EXERCISE PASSAGE
2026-04-06 21:30:35 -04:00
# Memory vs Entities (Engineering Layer V1 boundary)
## Why this document exists
The engineering layer introduces a new representation — typed
entities with explicit relationships — alongside AtoCore's existing
memory system and its six memory types. The question that blocks
every other engineering-layer planning doc is:
> When we extract a fact from an interaction or a document, does it
> become a memory, an entity, or both? And if both, which one is
> canonical?
Without an answer, the rest of the engineering layer cannot be
designed. This document is the answer.
## The short version
- **Memories stay.** They are still the canonical home for
*unstructured, attributed, personal, natural-language* facts.
- **Entities are new.** They are the canonical home for *structured,
typed, relational, engineering-domain* facts.
- **No concept lives in both at full fidelity.** Every concept has
exactly one canonical home. The other layer may hold a pointer or
a rendered view, never a second source of truth.
- **The two layers share one review queue.** Candidates from
extraction flow into the same `status=candidate` lifecycle
regardless of whether they are memory-bound or entity-bound.
- **Memories can "graduate" into entities** when enough structure has
accumulated, but the upgrade is an explicit, logged promotion, not
a silent rewrite.

SOURCE MATERIAL
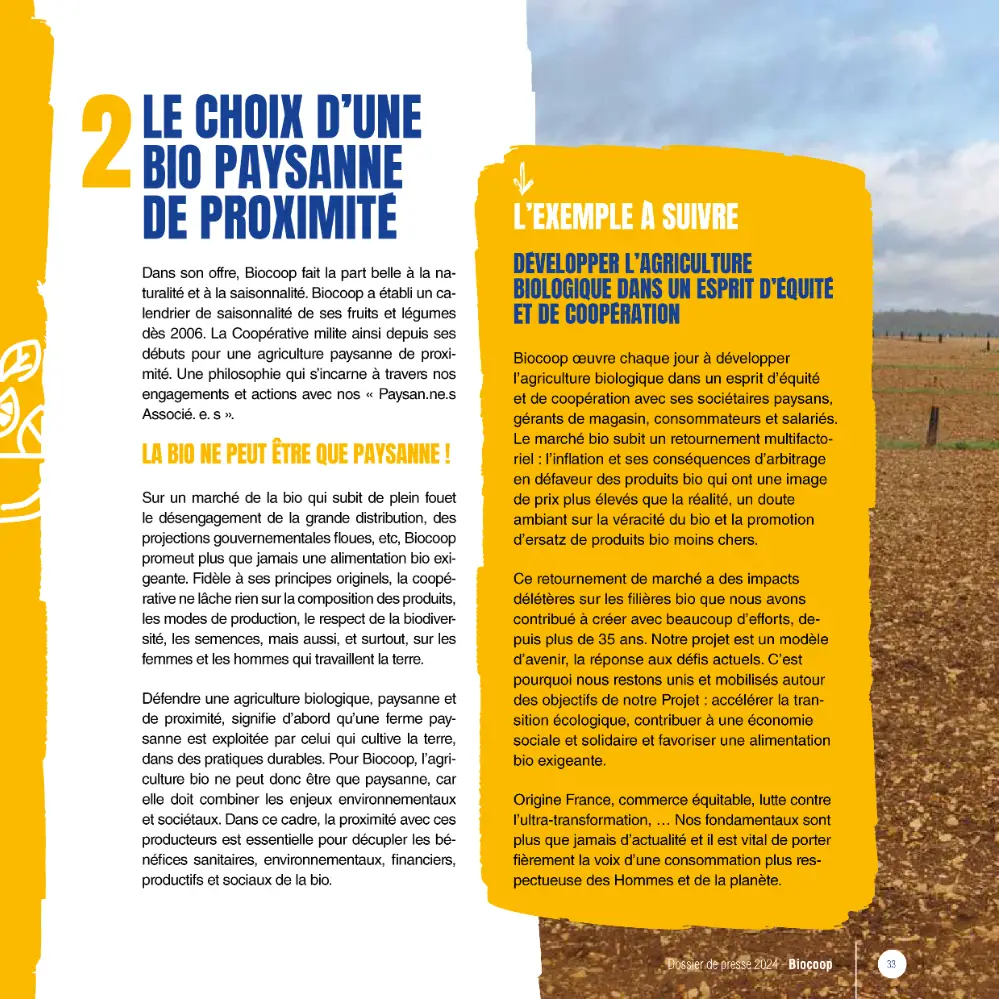 2 LE CHOIX D'UNE BIO PAYSANNE DE PROXIMITÉ

Dans son offre, Biocoop fait la part belle à la naturalité et à la saisonnalité. Biocoop a établi un calendrier de saisonnalité de ses fruits et légumes dès 2006. La Coopérative milite ainsi depuis ses débuts pour une agriculture paysanne de proximité. Une philosophie qui s'incarne à travers nos engagements et actions avec nos « Paysan.ne.s Associé. e. s ».

LA BIO NE PEUT ÊTRE QUE PAYSANNE !

Sur un marché de la bio qui subit de plein fouet le désengagement de la grande distribution, des projections gouvernementales floues, etc, Biocoop promeut plus que jamais une alimentation bio exigeante. Fidèle à ses principes originels, la coopérative ne lâche rien sur la composition des produits, les modes de production, le respect de la biodiversité, les semences, mais aussi, et surtout, sur les femmes et les hommes qui travaillent la terre.

Défendre une agriculture biologique, paysanne et de proximité, signifie d'abord qu'une ferme paysanne est exploitée par celui qui cultive la terre, dans des pratiques durables. Pour Biocoop, l'agriculture bio ne peut donc être que paysanne, car elle doit combiner les enjeux environnementaux et sociétaux. Dans ce cadre, la proximité avec ces producteurs est essentielle pour décupler les bénéfices sanitaires, environnementaux, financiers, productifs et sociaux de la bio.

L'EXEMPLE À SUIVRE

DÉVELOPPER L'AGRICULTURE BIOLOGIQUE DANS UN ESPRIT D'ÉQUITÉ ET DE COOPÉRATION

Biocoop œuvre chaque jour à développer l'agriculture biologique dans un esprit d'équité et de coopération avec ses sociétaires paysans, gérants de magasin, consommateurs et salariés. Le marché bio subit un retournement multifactoriel : l'inflation et ses conséquences d'arbitrage en défaveur des produits bio qui ont une image de prix plus élevés que la réalité, un doute ambiant sur la véracité du bio et la promotion d'ersatz de produits bio moins chers.

Ce retournement de marché a des impacts délétères sur les filières bio que nous avons contribué à créer avec beaucoup d'efforts, depuis plus de 35 ans. Notre projet est un modèle d'avenir, la réponse aux défis actuels. C'est pourquoi nous restons unis et mobilisés autour des objectifs de notre Projet : accélérer la transition écologique, contribuer à une économie sociale et solidaire et favoriser une alimentation bio exigeante.

Origine France, commerce équitable, lutte contre l'ultra-transformation, … Nos fondamentaux sont plus que jamais d'actualité et il est vital de porter fièrement la voix d'une consommation plus respectueuse des Hommes et de la planète.

Dossier de presse 2024 - Biocoop 33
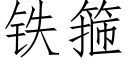 铁箍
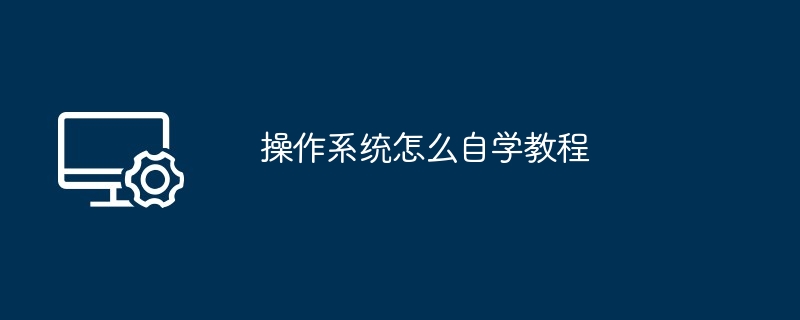 操作系统怎么自学教程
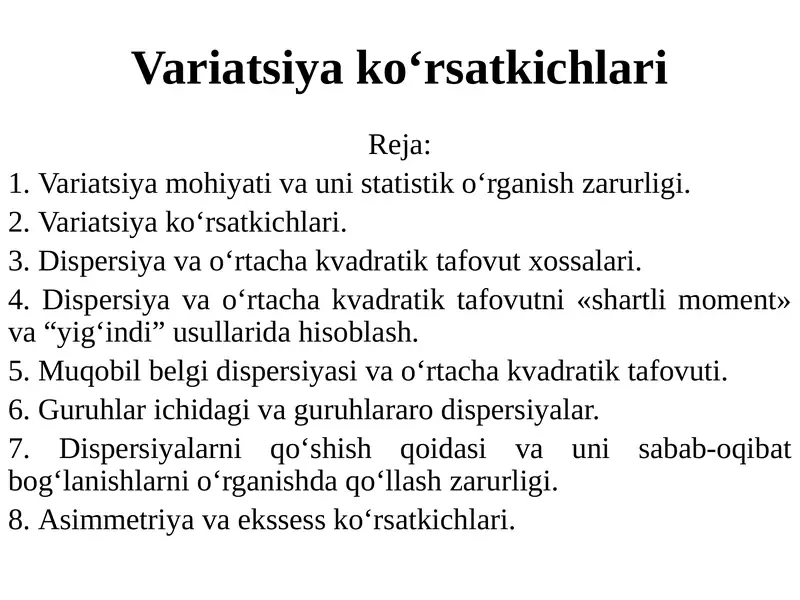 Variatsiya ko‘rsatkichlari

Reja:

1. Variatsiya mohiyati va uni statistik o‘rganish zarurligi.

2. Variatsiya ko‘rsatkichlari.

3. Dispersiya va o‘rtacha kvadratik tafovut xossalari.

4. Dispersiya va o‘rtacha kvadratik tafovutni «shartli moment» va “yig‘indi” usullarida hisoblash.

5. Muqobil belgi dispersiyasi va o‘rtacha kvadratik tafovuti.

6. Guruhlar ichidagi va guruhlararo dispersiyalar.

7. Dispersiyalarni qo‘shish qoidasi va uni sabab-oqibat bog‘lanishlarni o‘rganishda qo‘llash zarurligi.

8. Asimmetriya va ekssess ko‘rsatkichlari.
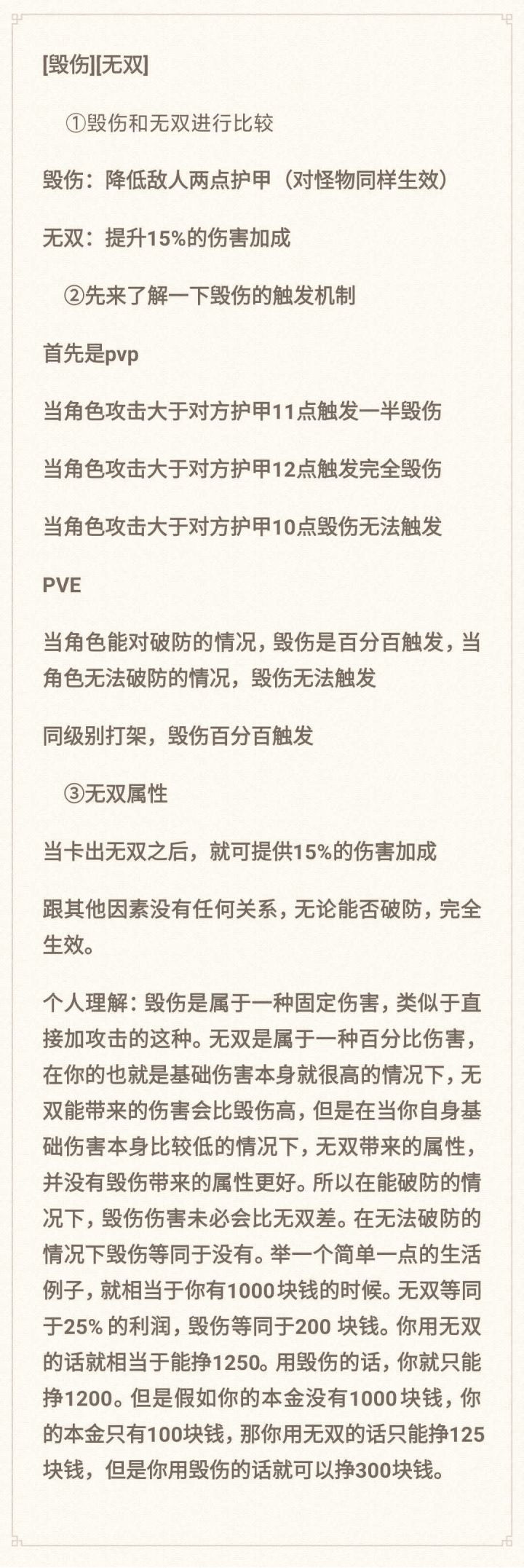 [毁伤][无双]

①毁伤和无双进行比较

毁伤：降低敌人两点护甲（对怪物同样生效）

无双：提升15%的伤害加成

②先来了解一下毁伤的触发机制

首先是pvp

当角色攻击大于对方护甲11点触发一半毁伤

当角色攻击大于对方护甲12点触发完全毁伤

当角色攻击大于对方护甲10点毁伤无法触发

PVE

当角色能对破防的情况，毁伤是百分百触发，当角色无法破防的情况，毁伤无法触发

同级别打架，毁伤百分百触发

③无双属性

当卡出无双之后，就可提供15%的伤害加成

跟其他因素没有任何关系，无论能否破防，完全生效。

个人理解：毁伤是属于一种固定伤害，类似于直接加攻击的这种。无双是属于一种百分比伤害，在你的也就是基础伤害本身就很高的情况下，无双能带来的伤害会比毁伤高，但是在当你自身基础伤害本身比较低的情况下，无双带来的属性，并没有毁伤带来的属性更好。所以在能破防的情况下，毁伤伤害未必会比无双差。在无法破防的情况下毁伤等同于没有。举一个简单一点的生活例子，就相当于你有1000块钱的时候。无双等同于25% 的利润，毁伤等同于200 块钱。你用无双的话就相当于能挣1250。用毁伤的话，你就只能挣1200。但是假如你的本金没有1000块钱，你的本金只有100块钱，那你用无双的话只能挣125块钱，但是你用毁伤的话就可以挣300块钱。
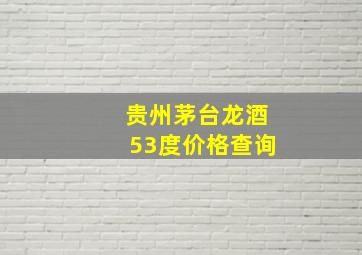 贵州茅台龙酒
53度价格查询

ASSIGNMENT A
In the memory-vs-entities document, how many memory types does AtoCore's existing memory system have?
ASSIGNMENT B
List the bolded lead statements under "The short version" in the memory-vs-entities document.

EXERCISE SOLUTION A
Six.

EXERCISE SOLUTION B
- Memories stay.
- Entities are new.
- No concept lives in both at full fidelity.
- The two layers share one review queue.
- Memories can "graduate" into entities